Si tratta di uno strumento di alta tecnologia utilizzato per l’addestramento di piloti professionisti: il suo software riesce a replicare fedelmente il comportamento in volo di diverse tipologie di aeromobili in diverse situazioni di volo, sia nelle migliori condizioni sia nelle emergenze, sia in orario diurno che notturno; è dotato, inoltre, di un visual sistem panoramico di 2080 ed è capace di riprodurre con eccezionale fedeltà le strutture di interi aeroporti. Tale strumento, certamente importante per i piloti professionisti che potranno privatamente allenarsi acquistando ore di volo in simulazione, ha assolutamente un alto valore formativo e di qualità per gli alunni: gli studenti del triennio, infatti, si eserciteranno con esso durante le ore scolastiche. Dato certamente importante come sottolineano alcuni degli studenti: Natal Magrì: “ Simulare il volo è una soddisfazione perché permette di mettere in pratica ciò che abbiamo appreso dai libri di testo” o Giorgio di Guardo: “ è un valore aggiunto per la mia formazione. Plystation o simulatore? Il secondo, senza dubbio. E’ molto più coinvolgente!” o ancora Angelica Albino: “ E’ come essere in cabina di pilotaggio. Vertigini? No, adrenalina”.
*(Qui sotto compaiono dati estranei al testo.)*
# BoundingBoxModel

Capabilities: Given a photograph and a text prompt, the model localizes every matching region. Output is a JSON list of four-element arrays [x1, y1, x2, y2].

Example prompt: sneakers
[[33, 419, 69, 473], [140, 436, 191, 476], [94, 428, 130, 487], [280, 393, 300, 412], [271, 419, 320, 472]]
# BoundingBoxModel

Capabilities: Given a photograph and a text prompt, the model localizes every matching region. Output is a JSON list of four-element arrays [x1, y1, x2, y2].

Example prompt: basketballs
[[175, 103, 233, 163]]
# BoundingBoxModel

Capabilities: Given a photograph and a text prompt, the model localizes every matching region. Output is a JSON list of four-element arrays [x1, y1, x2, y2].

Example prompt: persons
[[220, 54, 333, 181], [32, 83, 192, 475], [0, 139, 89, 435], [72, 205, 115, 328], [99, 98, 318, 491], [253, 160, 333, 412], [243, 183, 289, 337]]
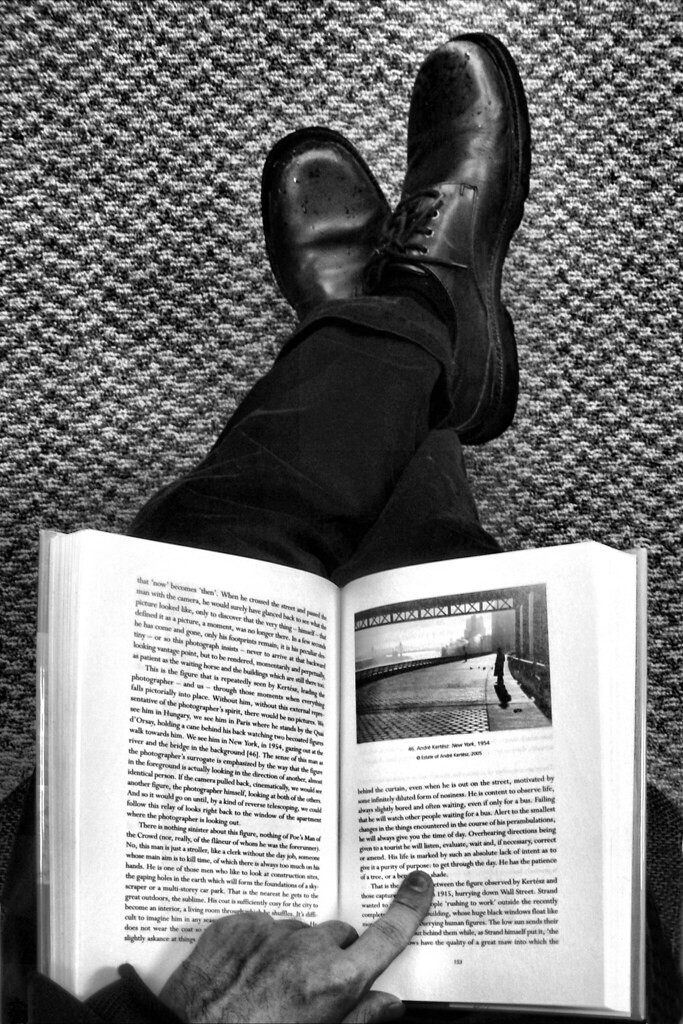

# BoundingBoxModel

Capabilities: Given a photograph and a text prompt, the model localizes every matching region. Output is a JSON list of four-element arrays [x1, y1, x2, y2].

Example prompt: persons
[[0, 32, 683, 1024]]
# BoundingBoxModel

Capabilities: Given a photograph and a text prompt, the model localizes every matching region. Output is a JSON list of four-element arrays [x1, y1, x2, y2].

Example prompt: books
[[36, 528, 646, 1020]]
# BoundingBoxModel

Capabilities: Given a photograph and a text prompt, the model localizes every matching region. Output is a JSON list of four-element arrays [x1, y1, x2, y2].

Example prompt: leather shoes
[[365, 33, 532, 446], [261, 126, 392, 309]]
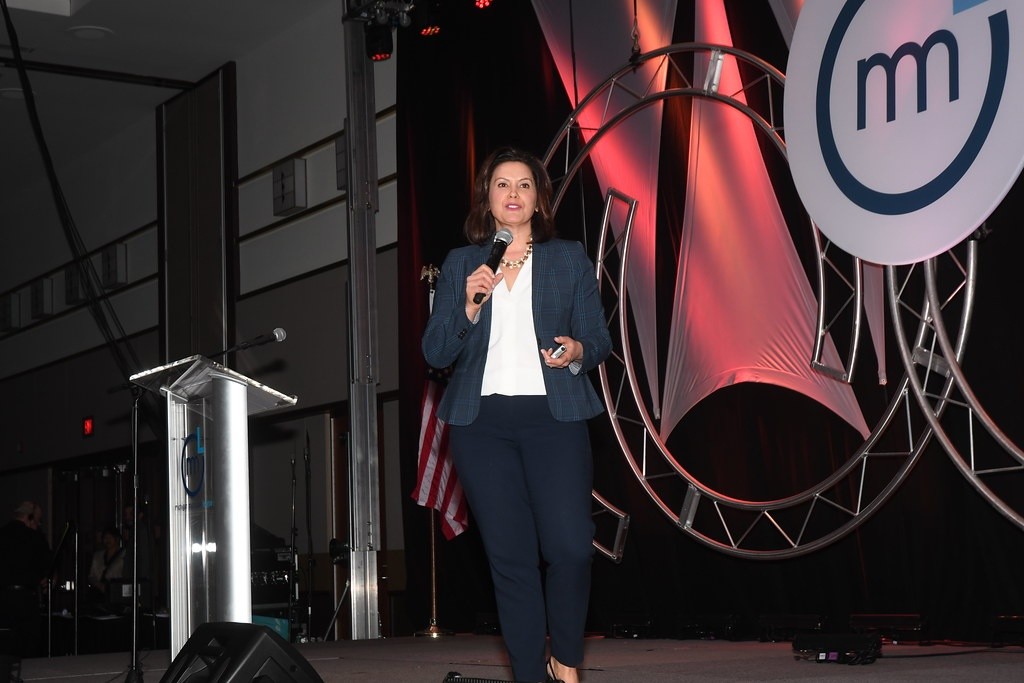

L’evento, inoltre, ha avuto anche un momento di commozione nel ricordo dell’ex docente dell’istituto Enzo Campisi, deceduto quattro anni fa, e fautore dello strumento nella scuola. La sala di addestramento è infatti a lui intitolata. Non resta quindi che augurare buon volo a questa scuola, “già risorsa importante all’interno del territorio etneo, e adesso prestigio per la Regione” come sostiene Francesco Nauta pilota ed insegnante di Scienze della Navigazione, logistica e meccanica dell’istituto, nonché ex allievo dello stesso.
La giornata è continuata poi con incontri seminariali di alto valore aeronautico: si sono svolte, infatti, diverse conferenze che hanno coinvolto in maniera attiva i diversi partecipanti.